Pedro Martínez Pírez
Il prossimo 20 giugno segnerà cinque mesi della nuova amministrazione statunitense il cui candidato e ora presidente, Joe Biden, ha annunciato durante la campagna elettorale che avrebbe modificato la crudele politica verso Cuba lasciata dal suo predecessore, Donald Trump.
Ma sono stati cinque mesi di inazione e complicità di un governo che 72 ore dopo, il 23 giugno, dovrà prepararsi ad affrontare una nuova sconfitta all’Assemblea Generale ONU a New York, quando la maggioranza del mondo chiederà a Washington di porre fine al criminale, illegale ed extraterritoriale blocco yankee contro Cuba.
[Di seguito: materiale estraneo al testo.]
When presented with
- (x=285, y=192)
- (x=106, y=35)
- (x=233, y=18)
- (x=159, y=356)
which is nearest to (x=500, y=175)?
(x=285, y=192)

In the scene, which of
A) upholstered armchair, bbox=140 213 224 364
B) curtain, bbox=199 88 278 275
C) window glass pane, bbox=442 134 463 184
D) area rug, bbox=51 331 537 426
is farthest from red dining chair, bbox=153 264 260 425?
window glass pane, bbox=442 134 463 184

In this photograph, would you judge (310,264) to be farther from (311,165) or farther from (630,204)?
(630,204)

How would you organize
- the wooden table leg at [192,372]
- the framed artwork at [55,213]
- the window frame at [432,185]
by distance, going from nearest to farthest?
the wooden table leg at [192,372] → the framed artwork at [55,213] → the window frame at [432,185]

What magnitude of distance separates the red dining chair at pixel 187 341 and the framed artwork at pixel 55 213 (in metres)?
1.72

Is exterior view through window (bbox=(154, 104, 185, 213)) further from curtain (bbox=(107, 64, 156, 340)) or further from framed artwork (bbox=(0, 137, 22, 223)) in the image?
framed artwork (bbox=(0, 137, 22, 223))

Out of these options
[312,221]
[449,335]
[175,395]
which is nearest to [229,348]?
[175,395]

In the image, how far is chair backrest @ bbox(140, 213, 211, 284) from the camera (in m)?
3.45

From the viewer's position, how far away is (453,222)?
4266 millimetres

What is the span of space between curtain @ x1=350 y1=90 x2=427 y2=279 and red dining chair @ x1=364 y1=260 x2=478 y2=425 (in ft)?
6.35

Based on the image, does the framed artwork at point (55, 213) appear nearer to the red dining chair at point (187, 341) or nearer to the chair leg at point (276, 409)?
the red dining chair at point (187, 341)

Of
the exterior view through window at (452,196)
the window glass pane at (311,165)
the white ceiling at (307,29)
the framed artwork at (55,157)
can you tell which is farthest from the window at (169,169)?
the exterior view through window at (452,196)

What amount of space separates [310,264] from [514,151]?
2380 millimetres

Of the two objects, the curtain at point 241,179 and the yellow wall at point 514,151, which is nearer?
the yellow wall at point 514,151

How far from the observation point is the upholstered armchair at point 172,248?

E anche se la sordità di Washington si è estesa durante gli ultimi sei decenni, è stato nel 1992 quando, su richiesta di Cuba e della maggioranza delle nazioni del mondo, l’ONU ha iniziato formalmente ad esigere dagli Stati Uniti, anno dopo anno, la fine di un blocco che ha causato immensi danni economici al popolo cubano e anche agli imprenditori USA, europei e del resto dell’Universo.
Più di sessant’anni di una politica crudele, che si può definire genocida, contro una piccola nazione vicina, alla quale i politici del Nord rifiutano di riconoscere la sua sovranità e indipendenza, abituati durante la storia a rompere la sua dignità e integrità, una prova della quale è l’esistenza della base militare mantenuta dagli yankee nel territorio cubano di Guantanamo, che fu imposta a Cuba come condizione per il ritiro delle truppe statunitensi nel lontano anno 1902, quando nacque la Repubblica Cubana, mutilata.
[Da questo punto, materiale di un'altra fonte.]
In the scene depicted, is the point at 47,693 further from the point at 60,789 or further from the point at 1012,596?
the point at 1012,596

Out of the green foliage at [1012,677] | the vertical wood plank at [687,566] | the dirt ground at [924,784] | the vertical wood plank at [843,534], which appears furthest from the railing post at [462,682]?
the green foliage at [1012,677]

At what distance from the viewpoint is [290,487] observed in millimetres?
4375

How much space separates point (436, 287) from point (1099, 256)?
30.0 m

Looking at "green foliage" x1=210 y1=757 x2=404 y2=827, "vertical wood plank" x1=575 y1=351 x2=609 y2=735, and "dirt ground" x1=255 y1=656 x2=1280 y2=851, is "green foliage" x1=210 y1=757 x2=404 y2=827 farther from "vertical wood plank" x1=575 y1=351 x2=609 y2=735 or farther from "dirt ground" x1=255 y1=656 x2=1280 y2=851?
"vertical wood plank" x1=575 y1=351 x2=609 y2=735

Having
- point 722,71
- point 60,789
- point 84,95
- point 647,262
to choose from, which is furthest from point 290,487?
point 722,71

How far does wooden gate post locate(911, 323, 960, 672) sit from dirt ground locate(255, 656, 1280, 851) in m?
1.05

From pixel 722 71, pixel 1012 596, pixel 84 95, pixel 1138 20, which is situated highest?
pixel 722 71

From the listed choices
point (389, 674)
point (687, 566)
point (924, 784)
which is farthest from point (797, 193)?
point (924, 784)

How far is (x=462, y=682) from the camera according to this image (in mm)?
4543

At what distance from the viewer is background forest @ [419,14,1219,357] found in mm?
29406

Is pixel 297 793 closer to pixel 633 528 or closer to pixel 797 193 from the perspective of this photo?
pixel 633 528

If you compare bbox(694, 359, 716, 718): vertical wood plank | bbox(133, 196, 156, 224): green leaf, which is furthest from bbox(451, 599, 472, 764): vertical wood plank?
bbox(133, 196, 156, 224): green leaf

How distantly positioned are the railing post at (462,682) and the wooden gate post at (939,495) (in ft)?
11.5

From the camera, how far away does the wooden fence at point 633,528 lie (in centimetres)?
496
E se i quattro anni del mandato del repubblicano Donald Trump sono stati crudeli, quando il blocco yankee contro Cuba è stato intensificato fino a limiti senza precedenti, non meno crudeli sono stati i primi cinque mesi dell’amministrazione del democratico Joe Biden, nonostante le rivendicazioni di molte persone, istituzioni e governi del mondo, e della stessa società statunitense, in mezzo agli sforzi di Cuba per affrontare una pandemia che ha aggiunto costi materiali e umani a una nazione che resiste al dominio imperialista.
La pazienza ha dei limiti. Questo è confermato dai movimenti popolari in Perù, Colombia e Cile. I popoli resistono alla continua dominazione delle politiche neocoloniali imposte dai governi asserviti a Washington.
E come ha detto il cantautore e poeta cubano Silvio Rodríguez in una delle sue belle canzoni, il tempo è dalla parte dei piccoli.